In six short years of experience, slightly more than an average gubernatorial term in our state, the GI Bill of 1944 was subject to significant modification proposed by the VA and the Bureau of the Budget, supported by a number of congressional studies: The original bill sent funding directly to universities but proposals to provide resources directly to qualified students by 1950 subjected the blueprint to a national debate.
It seems that in post-WWII America some universities, and fly-by-night post secondary institutions of every stripe, public and private, were bilking, milking, and sapping the system for personal gain all the while beating veterans out of earned benefits, and taxpayers out of tax dollars. If this doesn’t sound like the current deceptions perpetuated by the likes of Corinthian Colleges, soon to be defunct for bilking, milking and sapping, or the lackluster academic performance of the University of Phoenix, Kaplan, other for-profit, or incompetent not-for-profit providers, even some public institutions, we are myopically not paying attention.
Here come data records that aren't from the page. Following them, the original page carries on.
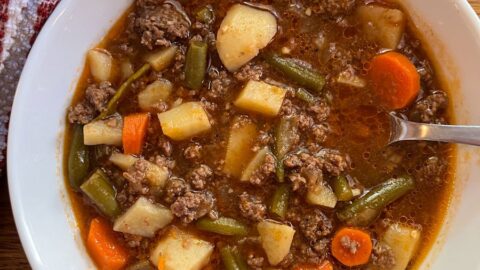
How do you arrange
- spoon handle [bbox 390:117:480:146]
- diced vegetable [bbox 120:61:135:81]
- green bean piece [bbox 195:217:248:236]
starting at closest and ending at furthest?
spoon handle [bbox 390:117:480:146] → green bean piece [bbox 195:217:248:236] → diced vegetable [bbox 120:61:135:81]

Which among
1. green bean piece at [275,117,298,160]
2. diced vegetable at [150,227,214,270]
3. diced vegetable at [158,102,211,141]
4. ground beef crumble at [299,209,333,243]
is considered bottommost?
diced vegetable at [150,227,214,270]

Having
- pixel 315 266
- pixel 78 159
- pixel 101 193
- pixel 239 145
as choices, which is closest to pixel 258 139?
pixel 239 145

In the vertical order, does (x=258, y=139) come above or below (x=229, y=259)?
above

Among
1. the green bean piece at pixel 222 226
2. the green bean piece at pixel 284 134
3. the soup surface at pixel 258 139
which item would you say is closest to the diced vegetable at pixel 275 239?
the soup surface at pixel 258 139

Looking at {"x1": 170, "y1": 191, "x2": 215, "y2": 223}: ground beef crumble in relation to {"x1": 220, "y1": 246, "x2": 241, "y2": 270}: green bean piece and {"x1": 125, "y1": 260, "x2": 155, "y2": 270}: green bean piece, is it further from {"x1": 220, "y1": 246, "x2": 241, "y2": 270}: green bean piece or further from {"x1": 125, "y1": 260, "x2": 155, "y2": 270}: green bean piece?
{"x1": 125, "y1": 260, "x2": 155, "y2": 270}: green bean piece

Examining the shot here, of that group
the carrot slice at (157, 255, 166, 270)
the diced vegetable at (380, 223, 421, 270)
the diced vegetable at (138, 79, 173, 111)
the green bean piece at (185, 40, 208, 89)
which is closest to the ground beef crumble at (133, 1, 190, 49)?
the green bean piece at (185, 40, 208, 89)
Unscrupulous lenders are involved making loans to students who are unprepared but accepted by universities into too many low value programs — not for their individual or community potential — but for their bulging pockets packed with government loan guarantees. Hard working students who meet the grade deserve a chance, not a mirage fogged by institutionally hyped hope.
Adam Smith’s academic market place, driven by student self-interest, has more state and national value in determining resource flows than institutional interests driven by maintaining “what is” rather than seeking what’s best.
This was the wisdom of the U.S. Congress in evaluating and finally retooling the GI Bill in 1952 that directed government support in the form of educational disbursements to individuals rather than institutions following the second Great War where blood was spilled to protect individual liberty. While in its infancy, Brady’s bill with its nascent ideas has muscular genes. It deserves careful consideration by people inside and outside the education/financial complex.
The status quo in higher education is going to hell in a backpack. Costs to states are too high, students too indebted, degrees of too little value and charlatans too prevalent.
There is a meritorious idea on the table. Illinoisans and others owe it a serious, no-holds-barred, discussion.